Task statement:
Pictures aside, repeat all the entries below exactly as they appear.

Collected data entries
----------------------------------------

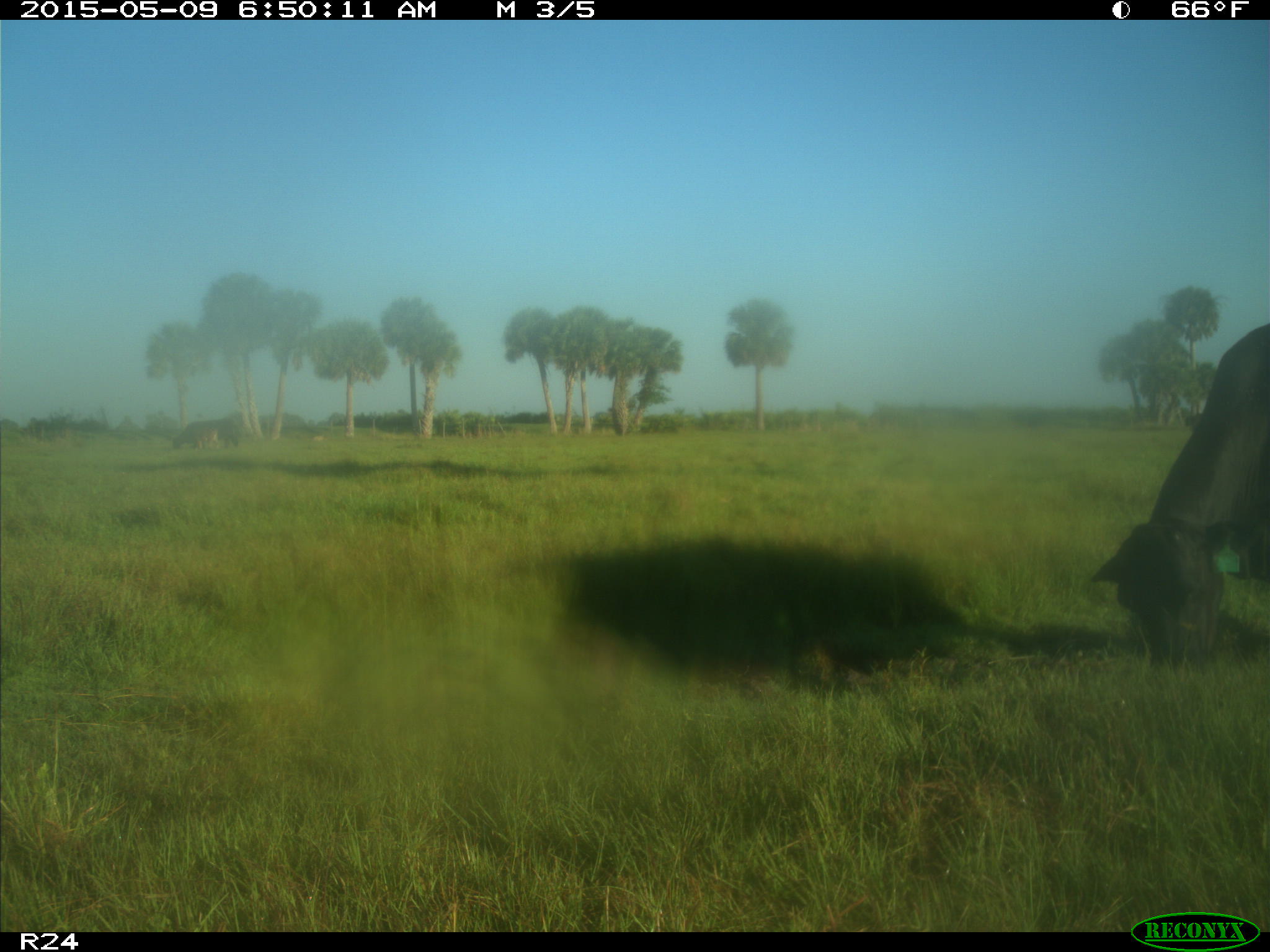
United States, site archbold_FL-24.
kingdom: Animalia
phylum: Chordata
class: Mammalia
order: Artiodactyla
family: Bovidae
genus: Bos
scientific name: Bos taurus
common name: domestic cow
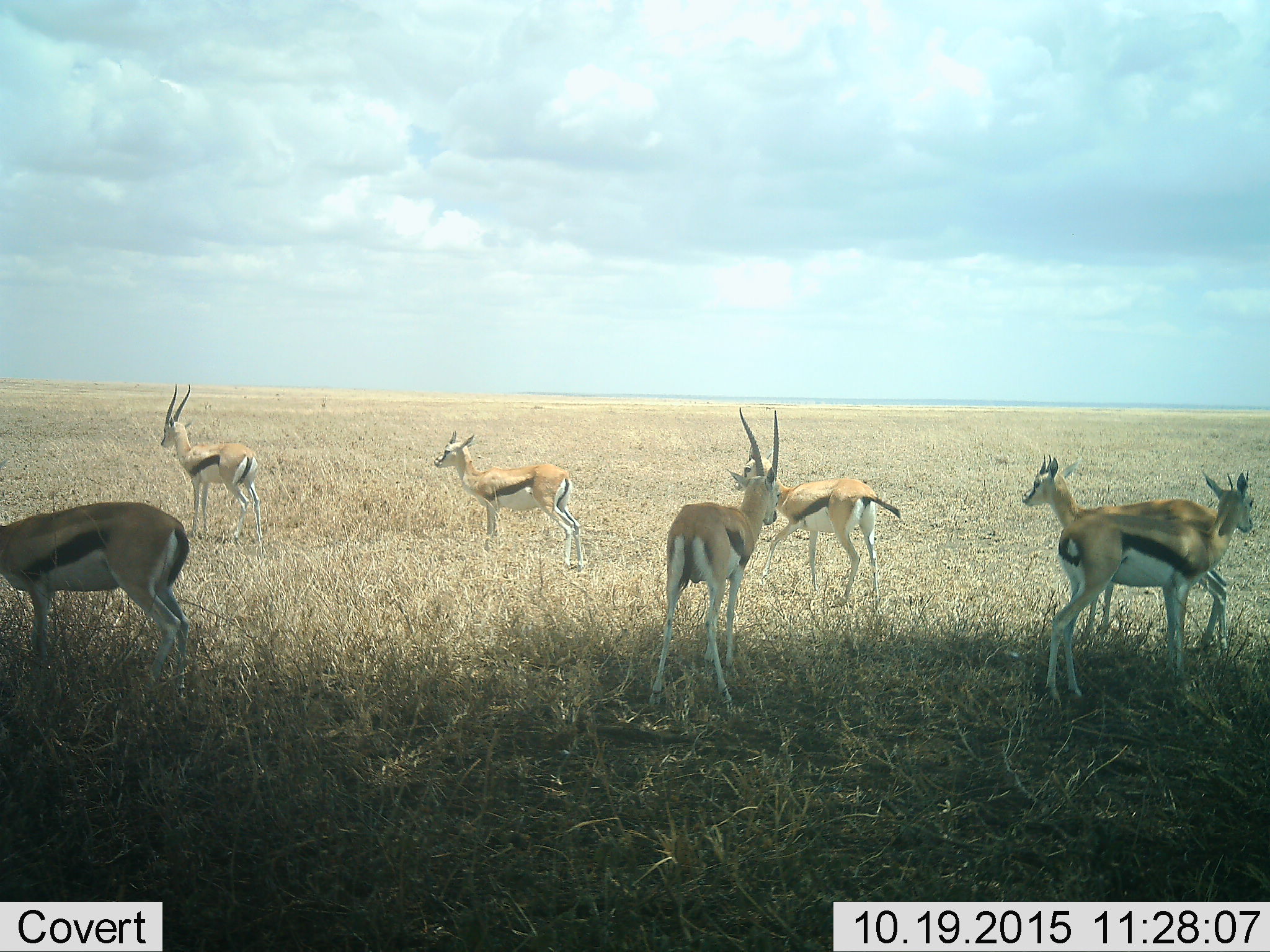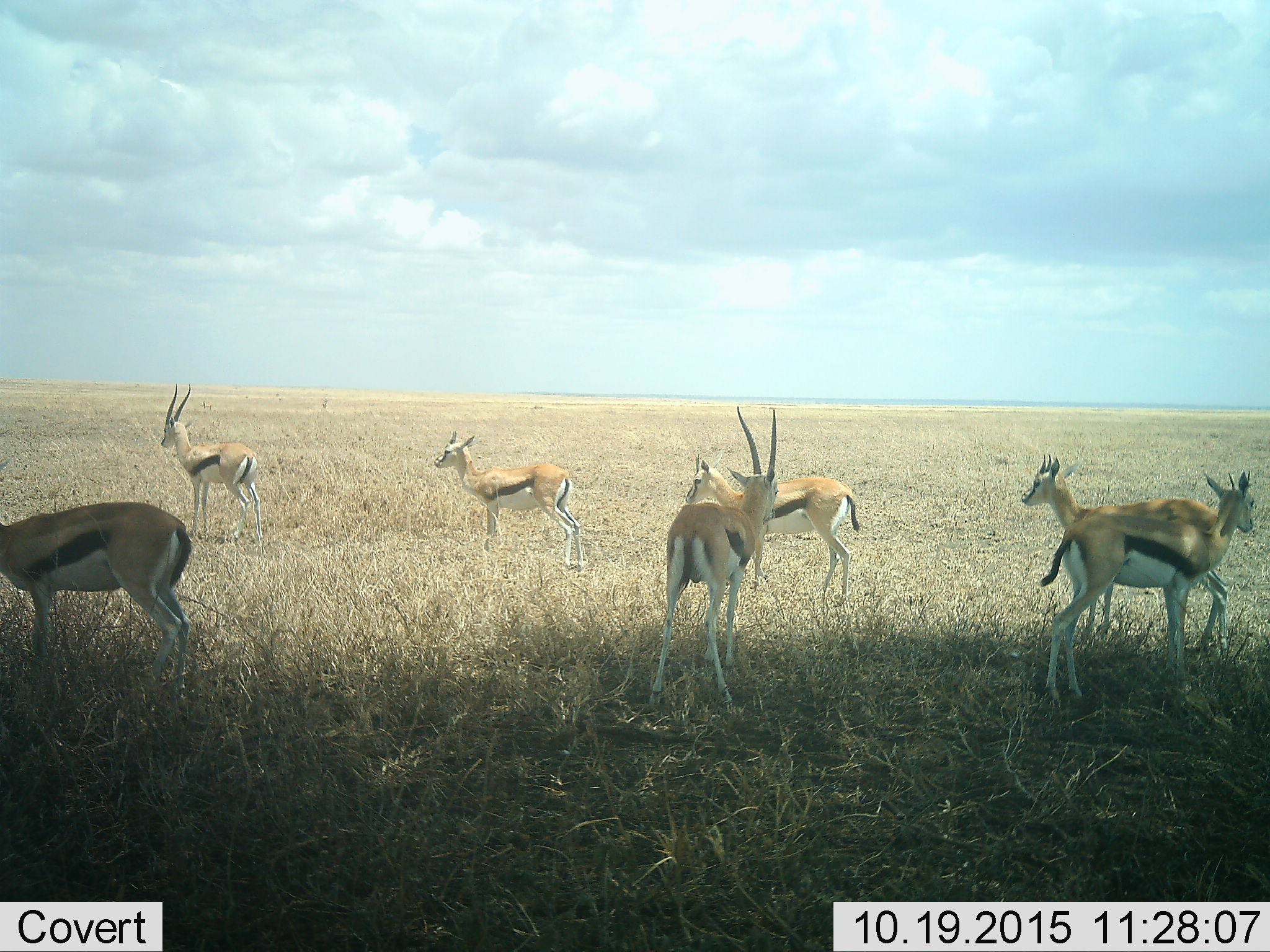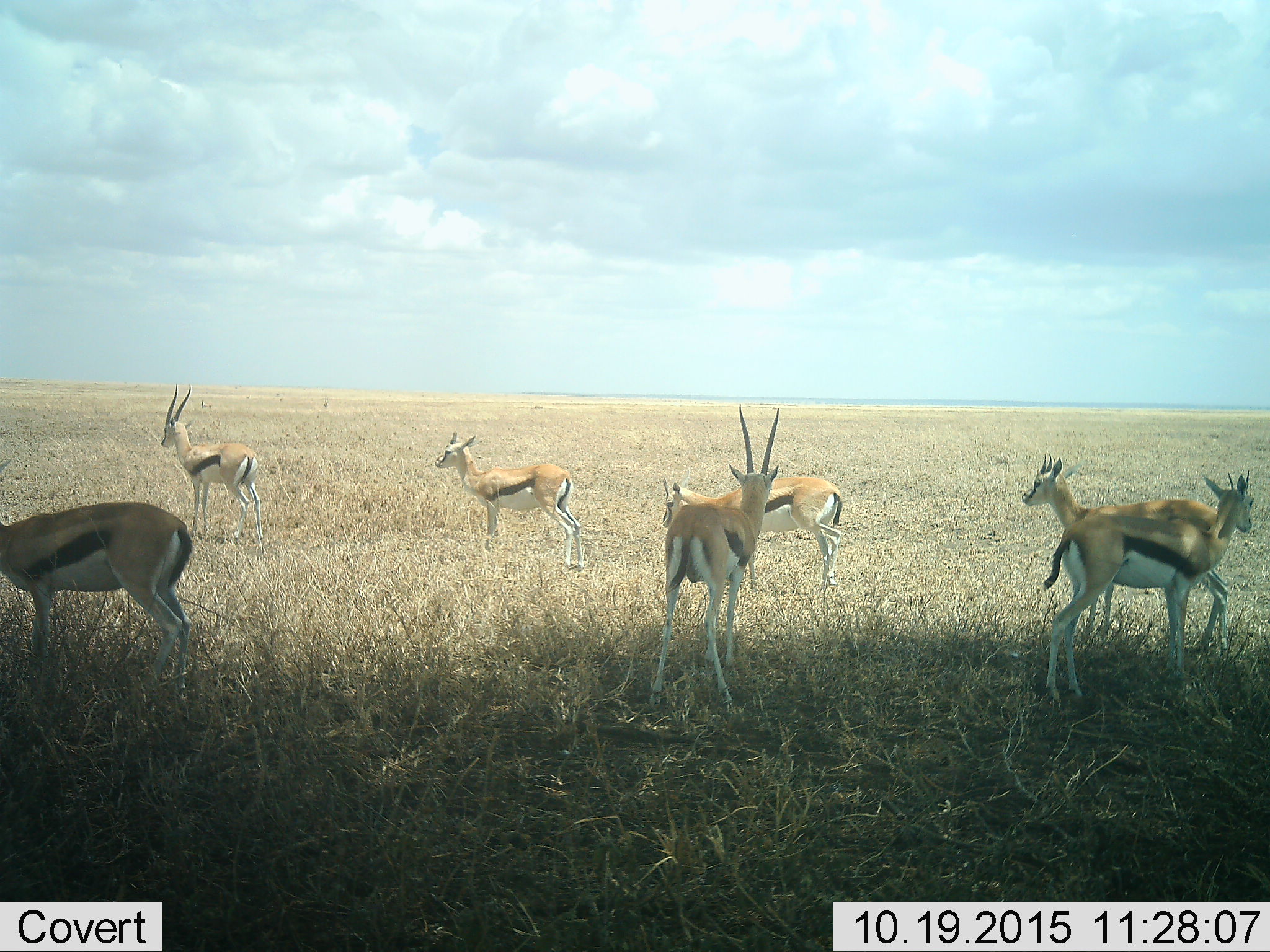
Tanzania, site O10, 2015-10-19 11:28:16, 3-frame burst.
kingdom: Animalia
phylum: Chordata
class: Mammalia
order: Artiodactyla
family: Bovidae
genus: Eudorcas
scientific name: Eudorcas thomsonii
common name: thomson's gazelle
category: gazellethomsons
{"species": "gazellethomsons (thomson's gazelle) (Eudorcas thomsonii)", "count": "7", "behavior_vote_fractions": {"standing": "100%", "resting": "0%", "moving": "38%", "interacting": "0%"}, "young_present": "12%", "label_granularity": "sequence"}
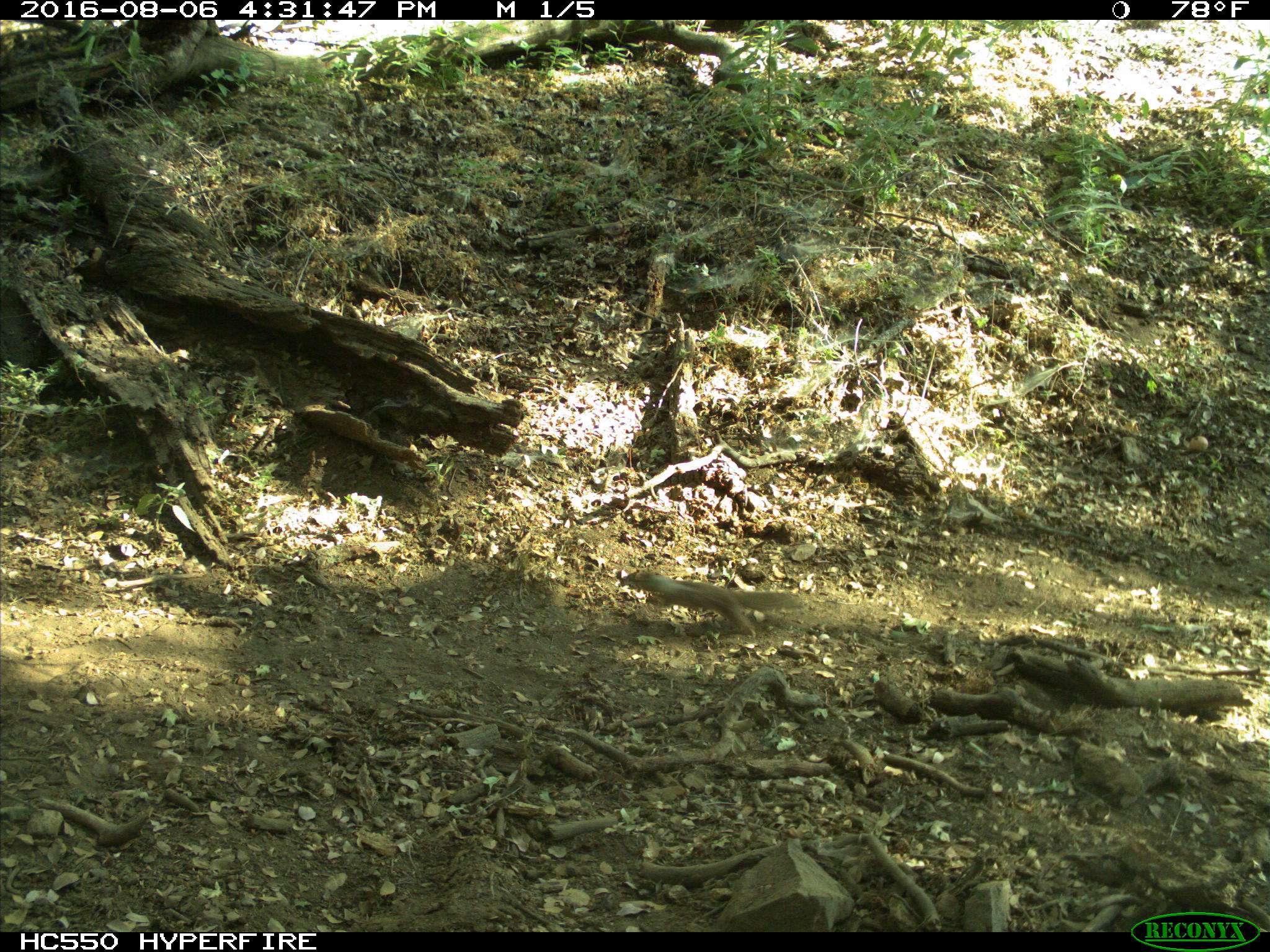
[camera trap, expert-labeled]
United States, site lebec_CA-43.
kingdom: Animalia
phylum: Chordata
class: Mammalia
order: Rodentia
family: Sciuridae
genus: Otospermophilus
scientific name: Otospermophilus beecheyi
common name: california ground squirrel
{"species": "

----------------------------------------

Completed task:
United States, site archbold_FL-24.
kingdom: Animalia
phylum: Chordata
class: Mammalia
order: Artiodactyla
family: Bovidae
genus: Bos
scientific name: Bos taurus
common name: domestic cow
Tanzania, site O10, 2015-10-19 11:28:16, 3-frame burst.
kingdom: Animalia
phylum: Chordata
class: Mammalia
order: Artiodactyla
family: Bovidae
genus: Eudorcas
scientific name: Eudorcas thomsonii
common name: thomson's gazelle
category: gazellethomsons
{"species": "gazellethomsons (thomson's gazelle) (Eudorcas thomsonii)", "count": "7", "behavior_vote_fractions": {"standing": "100%", "resting": "0%", "moving": "38%", "interacting": "0%"}, "young_present": "12%", "label_granularity": "sequence"}
[camera trap, expert-labeled]
United States, site lebec_CA-43.
kingdom: Animalia
phylum: Chordata
class: Mammalia
order: Rodentia
family: Sciuridae
genus: Otospermophilus
scientific name: Otospermophilus beecheyi
common name: california ground squirrel
{"species": "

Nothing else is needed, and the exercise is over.